**ACTIVITY**
The following entries are to be repeated exactly, and the pictures are to be left behind.

[Start of Attachment]

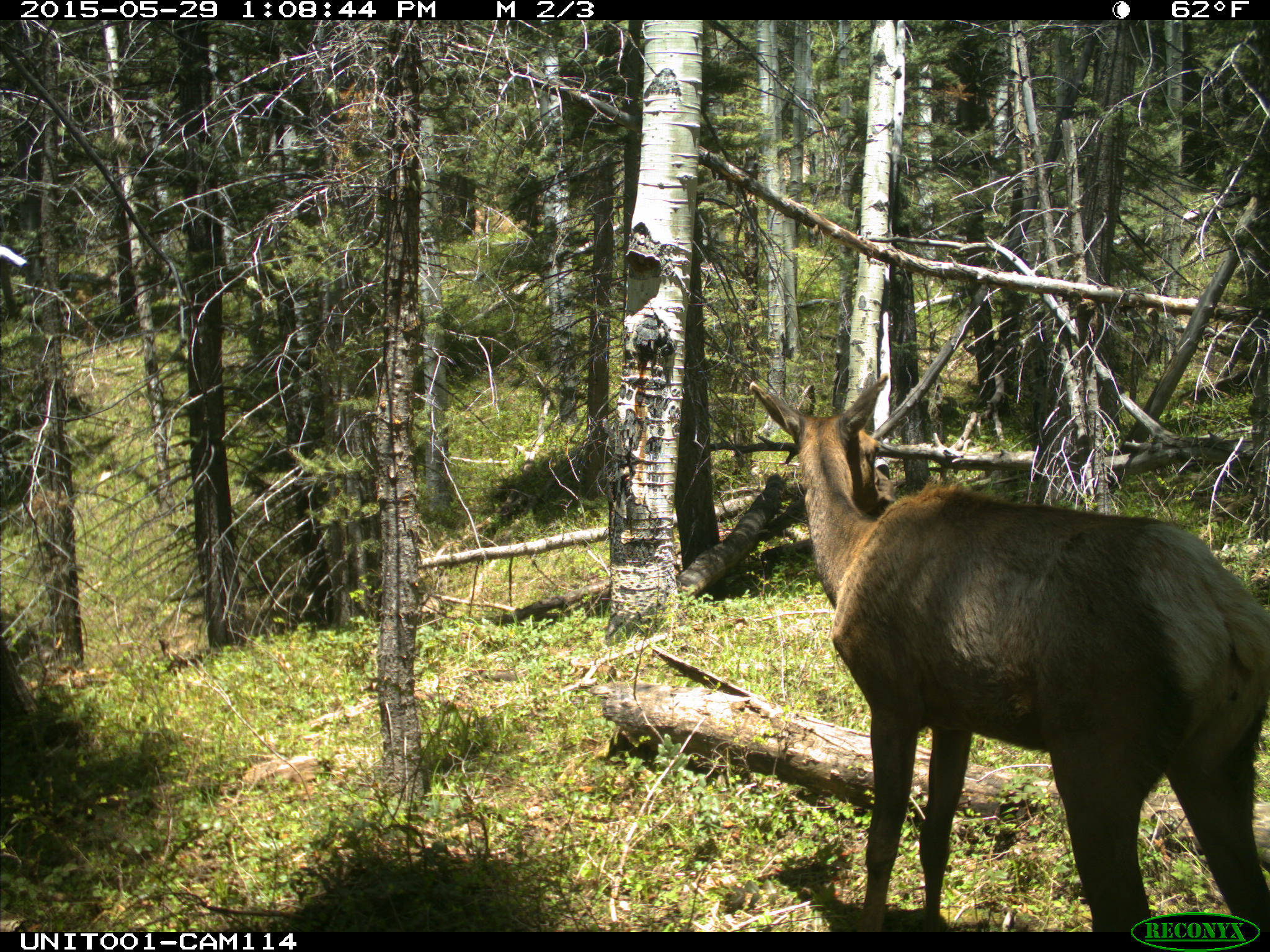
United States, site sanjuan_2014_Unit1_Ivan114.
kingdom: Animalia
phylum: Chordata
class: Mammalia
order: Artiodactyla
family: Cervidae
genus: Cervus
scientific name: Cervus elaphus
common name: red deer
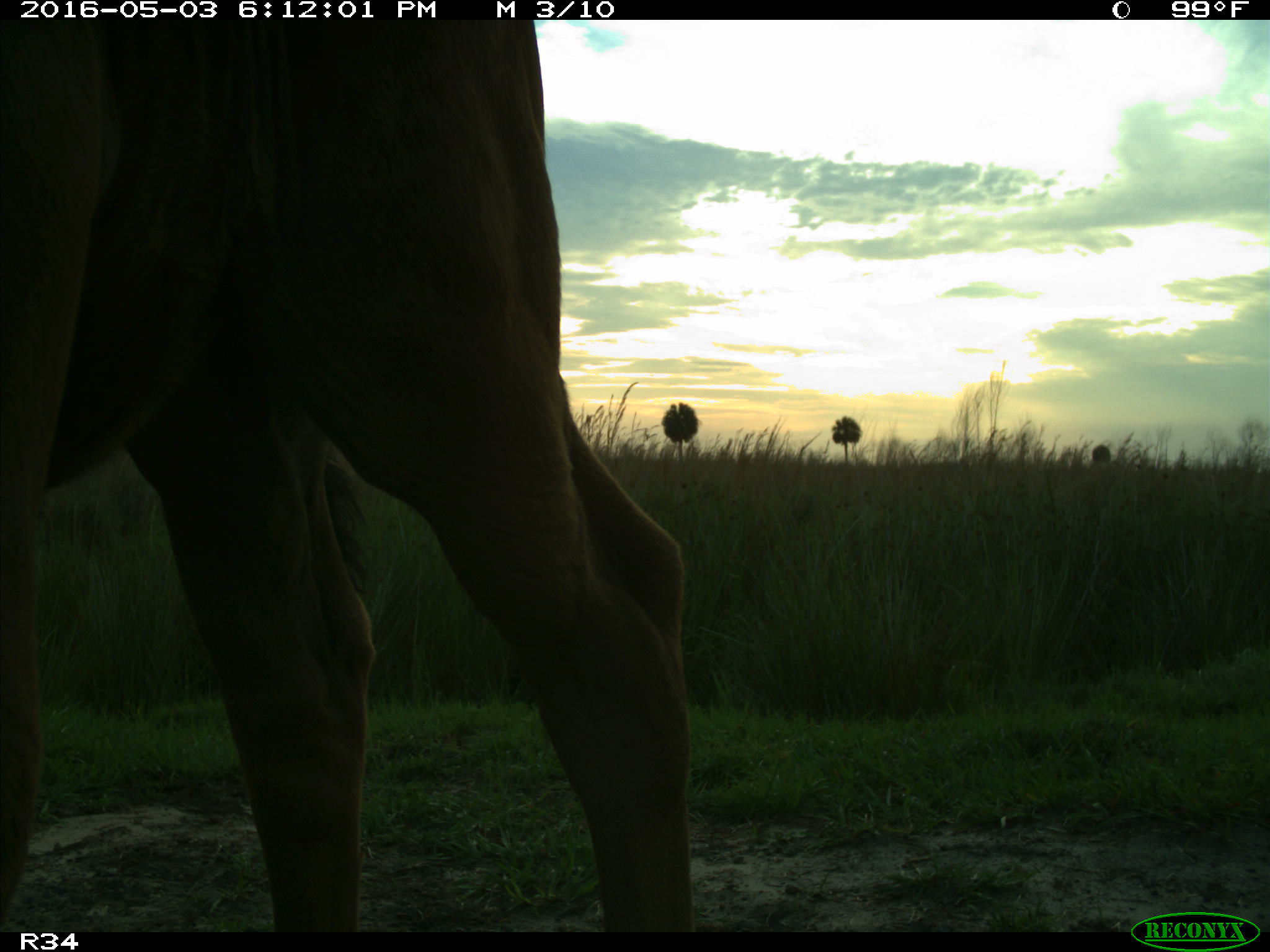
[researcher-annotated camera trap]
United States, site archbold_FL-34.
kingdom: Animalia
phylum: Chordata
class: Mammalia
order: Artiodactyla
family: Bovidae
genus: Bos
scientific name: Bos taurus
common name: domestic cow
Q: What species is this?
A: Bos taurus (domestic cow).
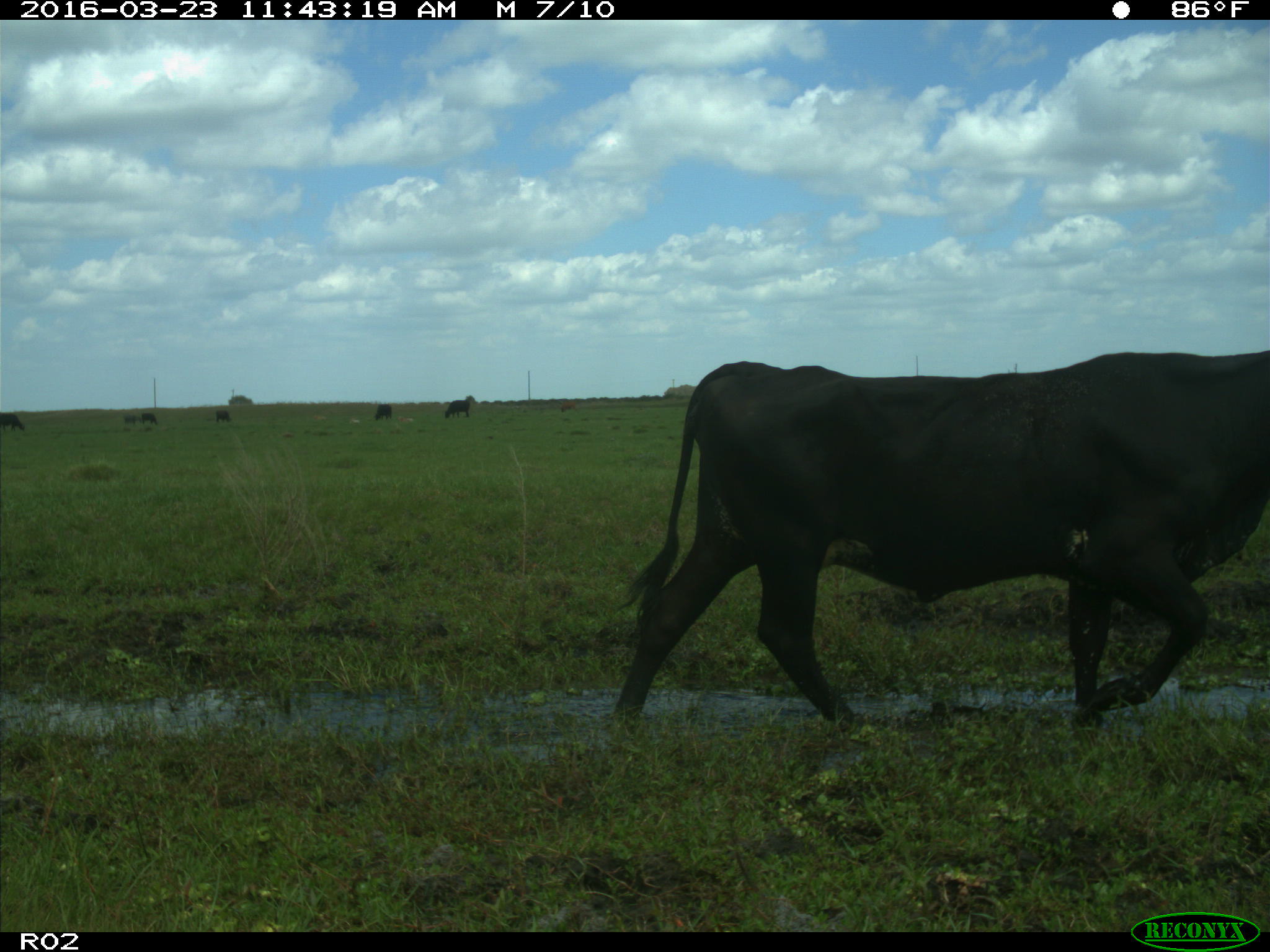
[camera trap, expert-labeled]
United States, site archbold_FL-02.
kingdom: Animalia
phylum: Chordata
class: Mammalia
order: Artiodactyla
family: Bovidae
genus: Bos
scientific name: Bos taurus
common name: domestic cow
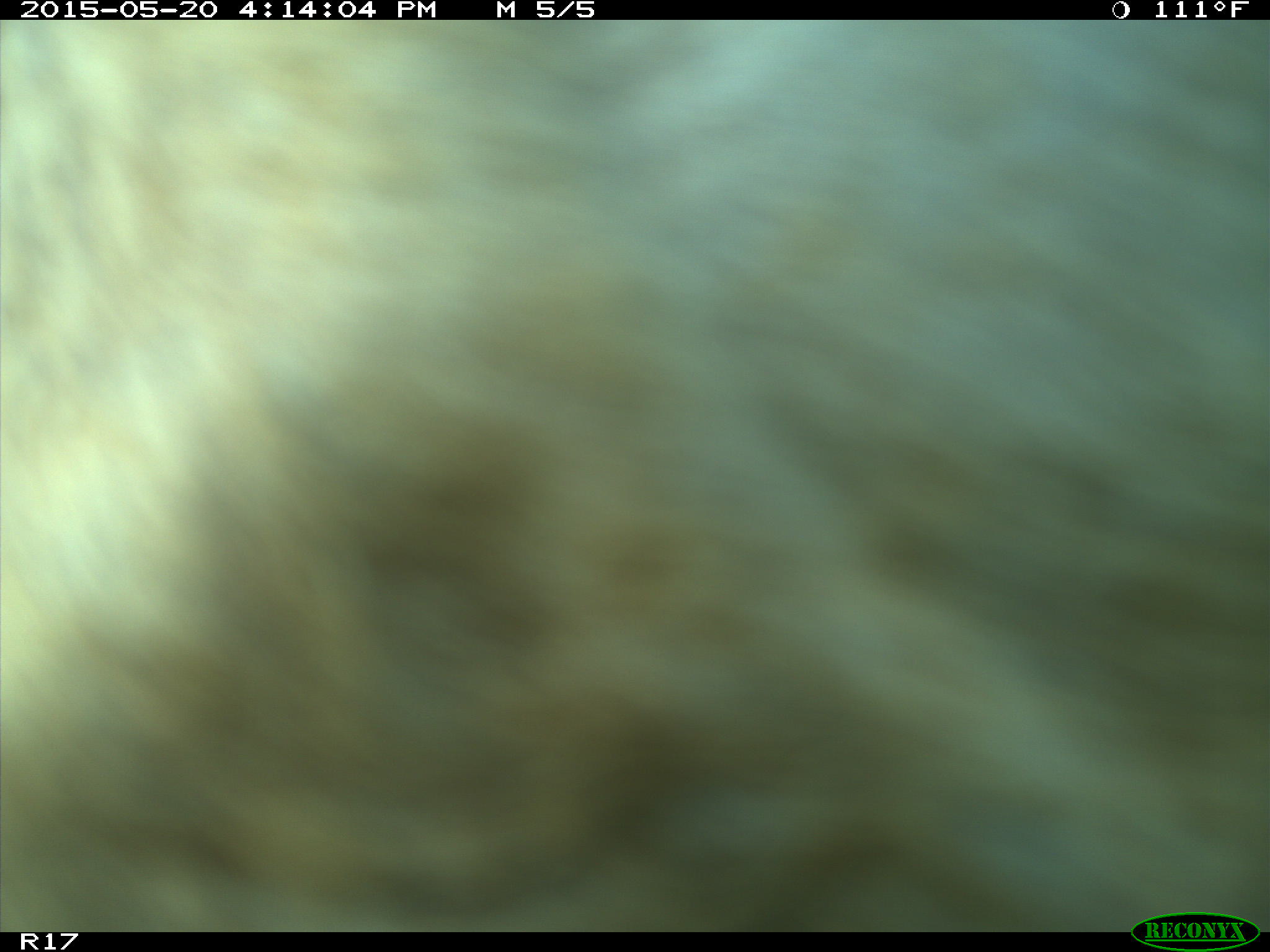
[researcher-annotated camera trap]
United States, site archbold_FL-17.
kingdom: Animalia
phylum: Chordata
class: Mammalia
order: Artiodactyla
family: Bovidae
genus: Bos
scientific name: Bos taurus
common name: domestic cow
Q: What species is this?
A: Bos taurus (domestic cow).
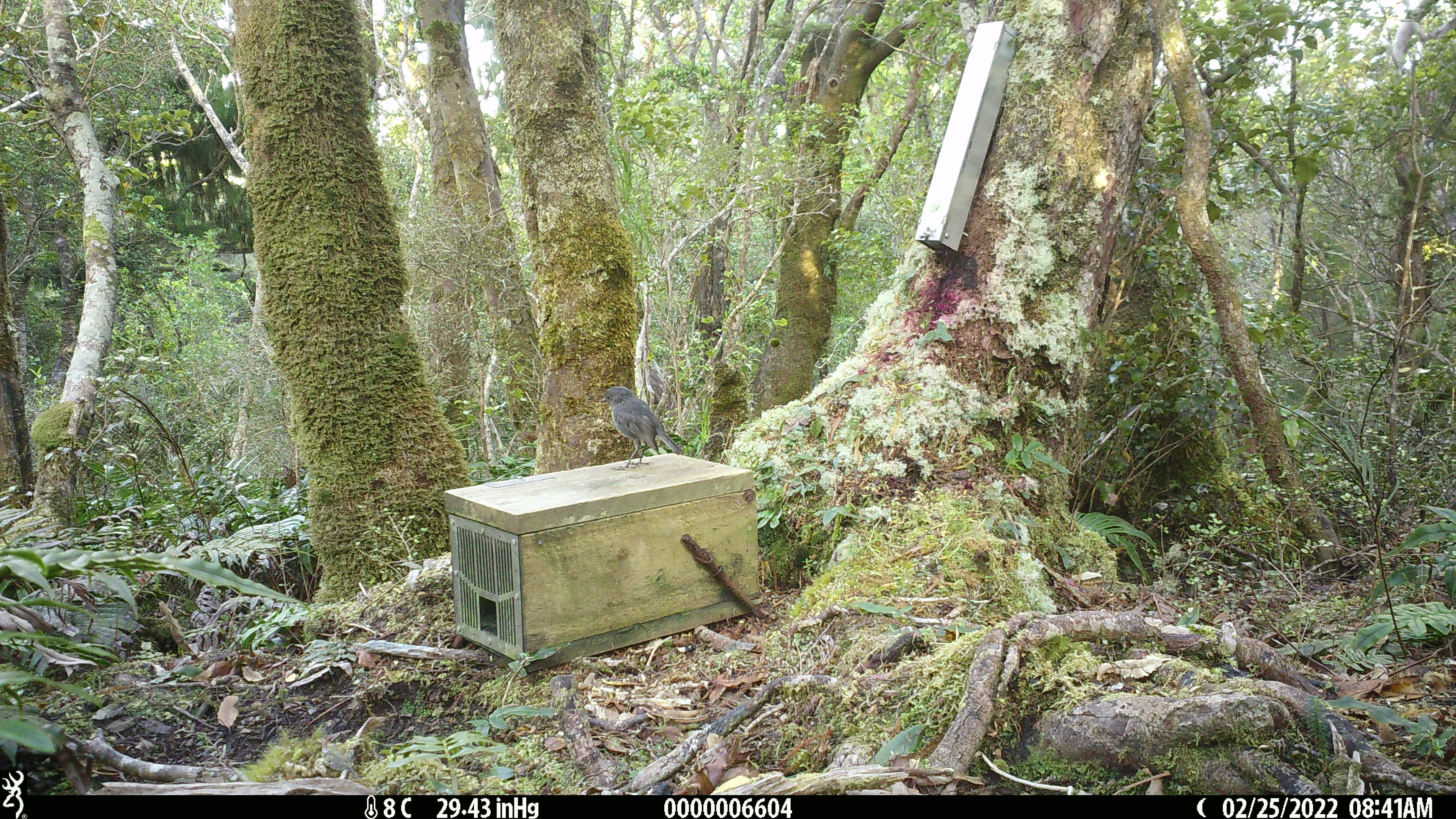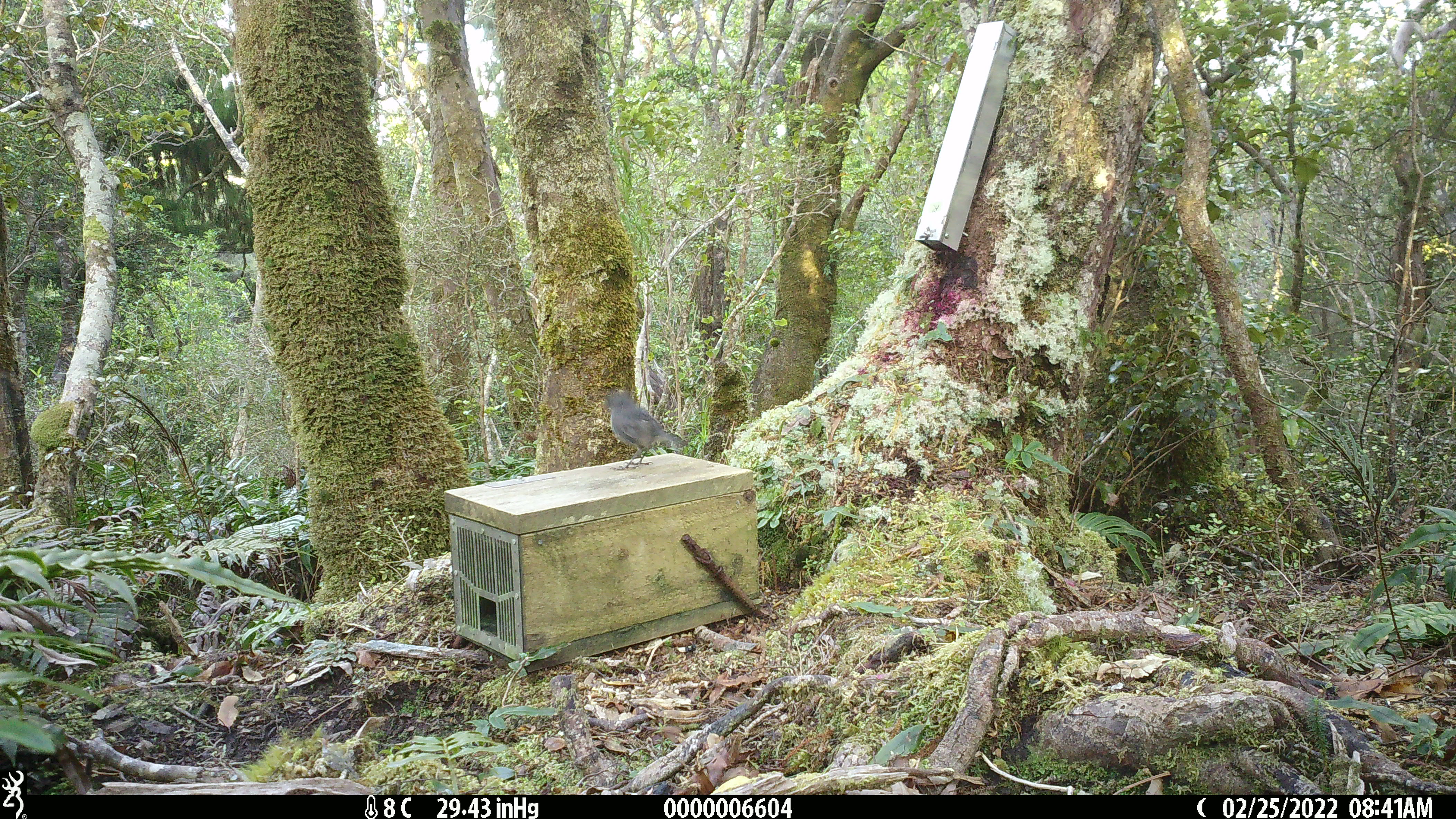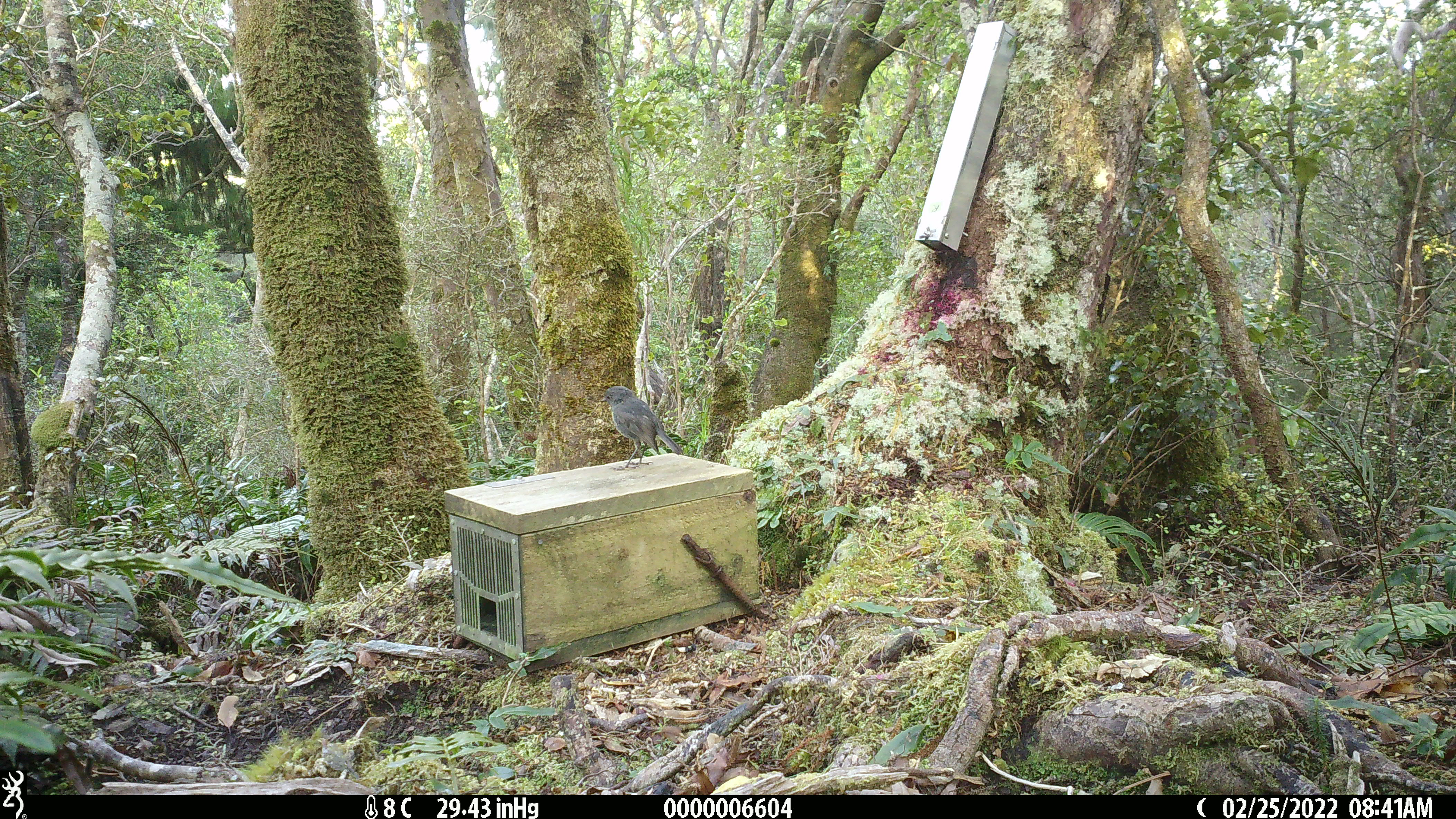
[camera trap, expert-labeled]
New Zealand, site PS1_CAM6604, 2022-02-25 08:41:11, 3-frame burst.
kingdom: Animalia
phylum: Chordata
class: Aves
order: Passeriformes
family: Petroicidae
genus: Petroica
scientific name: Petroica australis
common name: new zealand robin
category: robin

[End of Attachment]

**OUTPUT FOR THIS TASK**
United States, site sanjuan_2014_Unit1_Ivan114.
kingdom: Animalia
phylum: Chordata
class: Mammalia
order: Artiodactyla
family: Cervidae
genus: Cervus
scientific name: Cervus elaphus
common name: red deer
[researcher-annotated camera trap]
United States, site archbold_FL-34.
kingdom: Animalia
phylum: Chordata
class: Mammalia
order: Artiodactyla
family: Bovidae
genus: Bos
scientific name: Bos taurus
common name: domestic cow
Q: What species is this?
A: Bos taurus (domestic cow).
[camera trap, expert-labeled]
United States, site archbold_FL-02.
kingdom: Animalia
phylum: Chordata
class: Mammalia
order: Artiodactyla
family: Bovidae
genus: Bos
scientific name: Bos taurus
common name: domestic cow
[researcher-annotated camera trap]
United States, site archbold_FL-17.
kingdom: Animalia
phylum: Chordata
class: Mammalia
order: Artiodactyla
family: Bovidae
genus: Bos
scientific name: Bos taurus
common name: domestic cow
Q: What species is this?
A: Bos taurus (domestic cow).
[camera trap, expert-labeled]
New Zealand, site PS1_CAM6604, 2022-02-25 08:41:11, 3-frame burst.
kingdom: Animalia
phylum: Chordata
class: Aves
order: Passeriformes
family: Petroicidae
genus: Petroica
scientific name: Petroica australis
common name: new zealand robin
category: robin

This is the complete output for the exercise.